With much more evidence, he also postulates that with no wars, there is no need for Britain to raise colonial revenues. Nor is there any reason for Britain to restrict westward expansion. That is probably enough to head off the Revolution. And if later revolts should occur, the colonists will have two huge problems. First, they will be more separated from any martial habits. No militias, no real combat experience, just a vasty totalitarian infrastructure of slave catchers. Second, they will have no Indian opponents from which to learn guerrilla tactics.
So by 1850 you have a British slave empire that sprawls over the entire continent, well into northern Mexico. (Who knows? Maybe it will British Americans heading south who discover the mines in Zacatecas and exploit them with slave labor.) The northern reaches will not have slavery, for the same reasons as in our world, but they may be less religious and less moralistic, more crassly commercial and more dominated by large landowners.
You have a Caribbean and a Brazil that do not look entirely unlike our own ... but which have less European settlement. (With no natives to conquer and no native women to marry, Iberian migration will be slowed.) You have growing slave populations around the Mexican lowlands, parts of Central America, and possibly parts of the Peruvian coast ... but I would venture not much in the latter. There is no Panama Real or Camino de Cruces across Panama; those routes, primitive as they were, were constructed by native American slaves captured from Nicaragua.

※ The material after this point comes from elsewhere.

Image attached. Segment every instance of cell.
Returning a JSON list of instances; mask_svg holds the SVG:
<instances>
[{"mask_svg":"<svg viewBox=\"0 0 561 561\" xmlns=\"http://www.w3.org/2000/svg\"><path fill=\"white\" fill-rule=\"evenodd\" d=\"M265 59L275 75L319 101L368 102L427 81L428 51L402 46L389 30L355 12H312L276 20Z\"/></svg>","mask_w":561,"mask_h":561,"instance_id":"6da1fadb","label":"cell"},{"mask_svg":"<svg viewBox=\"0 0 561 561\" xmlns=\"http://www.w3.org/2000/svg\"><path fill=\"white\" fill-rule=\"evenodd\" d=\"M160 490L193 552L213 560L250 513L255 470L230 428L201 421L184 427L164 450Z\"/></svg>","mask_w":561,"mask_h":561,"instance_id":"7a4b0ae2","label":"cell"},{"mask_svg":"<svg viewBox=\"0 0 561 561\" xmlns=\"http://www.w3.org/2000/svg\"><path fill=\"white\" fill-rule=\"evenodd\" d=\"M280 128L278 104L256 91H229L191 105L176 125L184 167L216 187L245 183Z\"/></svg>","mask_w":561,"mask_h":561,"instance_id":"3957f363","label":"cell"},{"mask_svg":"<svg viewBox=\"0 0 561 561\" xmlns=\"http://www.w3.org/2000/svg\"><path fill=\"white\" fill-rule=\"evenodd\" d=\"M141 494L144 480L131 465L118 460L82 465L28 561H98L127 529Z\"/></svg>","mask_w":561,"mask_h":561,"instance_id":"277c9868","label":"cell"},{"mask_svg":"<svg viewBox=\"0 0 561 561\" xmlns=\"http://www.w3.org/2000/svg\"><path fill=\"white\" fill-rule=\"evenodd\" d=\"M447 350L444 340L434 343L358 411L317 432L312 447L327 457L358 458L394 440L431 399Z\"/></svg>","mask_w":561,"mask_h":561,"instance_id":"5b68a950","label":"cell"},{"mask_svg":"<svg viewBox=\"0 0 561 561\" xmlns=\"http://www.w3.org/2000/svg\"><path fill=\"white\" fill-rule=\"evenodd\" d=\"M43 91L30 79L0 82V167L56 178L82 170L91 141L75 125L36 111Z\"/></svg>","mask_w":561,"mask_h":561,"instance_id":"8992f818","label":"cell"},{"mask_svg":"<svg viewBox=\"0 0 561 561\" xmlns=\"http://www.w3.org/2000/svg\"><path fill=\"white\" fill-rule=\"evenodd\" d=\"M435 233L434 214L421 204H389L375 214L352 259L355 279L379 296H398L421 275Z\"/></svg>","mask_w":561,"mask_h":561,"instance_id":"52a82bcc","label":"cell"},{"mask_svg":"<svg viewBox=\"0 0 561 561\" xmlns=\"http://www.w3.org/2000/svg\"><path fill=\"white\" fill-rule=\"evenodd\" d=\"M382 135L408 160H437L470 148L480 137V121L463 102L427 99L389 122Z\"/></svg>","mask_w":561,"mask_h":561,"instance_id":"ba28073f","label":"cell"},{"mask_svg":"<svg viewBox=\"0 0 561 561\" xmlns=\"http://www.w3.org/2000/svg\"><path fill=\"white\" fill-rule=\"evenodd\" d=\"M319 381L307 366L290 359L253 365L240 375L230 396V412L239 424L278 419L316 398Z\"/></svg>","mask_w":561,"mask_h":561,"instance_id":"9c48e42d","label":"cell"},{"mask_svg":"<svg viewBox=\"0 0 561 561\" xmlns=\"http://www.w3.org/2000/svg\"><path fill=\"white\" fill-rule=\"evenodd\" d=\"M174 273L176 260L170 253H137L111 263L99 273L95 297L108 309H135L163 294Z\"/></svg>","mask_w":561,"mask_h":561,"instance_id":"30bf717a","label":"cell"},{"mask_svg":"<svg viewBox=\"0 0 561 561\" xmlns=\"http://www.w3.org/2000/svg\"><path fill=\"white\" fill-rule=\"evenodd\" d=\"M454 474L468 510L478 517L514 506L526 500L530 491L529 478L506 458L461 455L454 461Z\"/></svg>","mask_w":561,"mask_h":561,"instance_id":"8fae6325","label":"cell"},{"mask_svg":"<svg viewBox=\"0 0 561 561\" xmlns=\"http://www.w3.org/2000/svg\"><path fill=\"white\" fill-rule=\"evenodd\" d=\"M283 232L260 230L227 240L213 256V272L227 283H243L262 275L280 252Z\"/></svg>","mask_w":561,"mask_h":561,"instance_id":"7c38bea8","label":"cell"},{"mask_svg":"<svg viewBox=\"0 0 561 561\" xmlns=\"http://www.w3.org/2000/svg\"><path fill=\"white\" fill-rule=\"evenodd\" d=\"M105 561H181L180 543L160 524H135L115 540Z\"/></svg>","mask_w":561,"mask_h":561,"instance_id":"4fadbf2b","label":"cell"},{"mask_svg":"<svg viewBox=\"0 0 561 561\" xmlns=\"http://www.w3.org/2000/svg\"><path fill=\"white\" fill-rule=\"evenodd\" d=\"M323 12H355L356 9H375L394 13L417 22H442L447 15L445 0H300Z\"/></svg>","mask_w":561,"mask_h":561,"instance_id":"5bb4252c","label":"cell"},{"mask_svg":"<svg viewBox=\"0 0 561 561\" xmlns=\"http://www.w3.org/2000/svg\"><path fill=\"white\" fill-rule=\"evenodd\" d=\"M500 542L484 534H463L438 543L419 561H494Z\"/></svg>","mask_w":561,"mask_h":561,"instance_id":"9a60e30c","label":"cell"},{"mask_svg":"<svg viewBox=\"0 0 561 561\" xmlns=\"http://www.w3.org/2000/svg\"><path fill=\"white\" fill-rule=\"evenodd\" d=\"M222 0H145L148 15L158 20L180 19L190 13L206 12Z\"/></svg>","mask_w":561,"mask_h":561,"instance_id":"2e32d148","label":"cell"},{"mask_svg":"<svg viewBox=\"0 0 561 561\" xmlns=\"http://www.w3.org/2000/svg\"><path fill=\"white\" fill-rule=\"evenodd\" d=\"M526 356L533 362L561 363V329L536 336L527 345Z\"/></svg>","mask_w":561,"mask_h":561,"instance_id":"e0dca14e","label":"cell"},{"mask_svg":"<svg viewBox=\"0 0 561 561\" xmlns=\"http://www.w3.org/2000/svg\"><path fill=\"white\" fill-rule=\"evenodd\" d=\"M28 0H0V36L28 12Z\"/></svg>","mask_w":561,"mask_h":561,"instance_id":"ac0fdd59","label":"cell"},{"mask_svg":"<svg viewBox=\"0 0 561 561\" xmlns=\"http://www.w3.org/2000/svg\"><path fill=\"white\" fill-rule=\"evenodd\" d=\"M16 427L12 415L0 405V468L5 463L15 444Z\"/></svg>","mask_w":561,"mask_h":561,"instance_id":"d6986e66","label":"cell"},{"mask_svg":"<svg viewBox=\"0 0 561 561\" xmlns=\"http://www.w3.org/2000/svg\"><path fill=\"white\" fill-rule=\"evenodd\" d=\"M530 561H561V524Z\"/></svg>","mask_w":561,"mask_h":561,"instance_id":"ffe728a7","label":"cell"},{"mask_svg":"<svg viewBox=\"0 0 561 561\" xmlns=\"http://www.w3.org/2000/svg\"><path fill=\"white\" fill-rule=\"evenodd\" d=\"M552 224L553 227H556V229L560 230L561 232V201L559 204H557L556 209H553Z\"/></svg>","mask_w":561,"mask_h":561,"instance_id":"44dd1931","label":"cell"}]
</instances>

American silver was less important to sustaining Spanish imperialism in Europe than many realize, but there will be no Price Revolution or Columbian Exchange ... and that will change Europe in unpredictable ways.
But in America, well, things look ugly. If a Revolution does come, it looks likely to take the form of a Treasonous Slaveowner’s Rebellion against the Crown, but that assumes that a British government unexposed to the shock of the American Revolution will be as open to the movement of public opinion as our own. This British crown might not take any serious moves against the horror, and thus provoke no rebellion. The strain of New England moralism that produced abolitionism in our world might be weaker, or not there at all.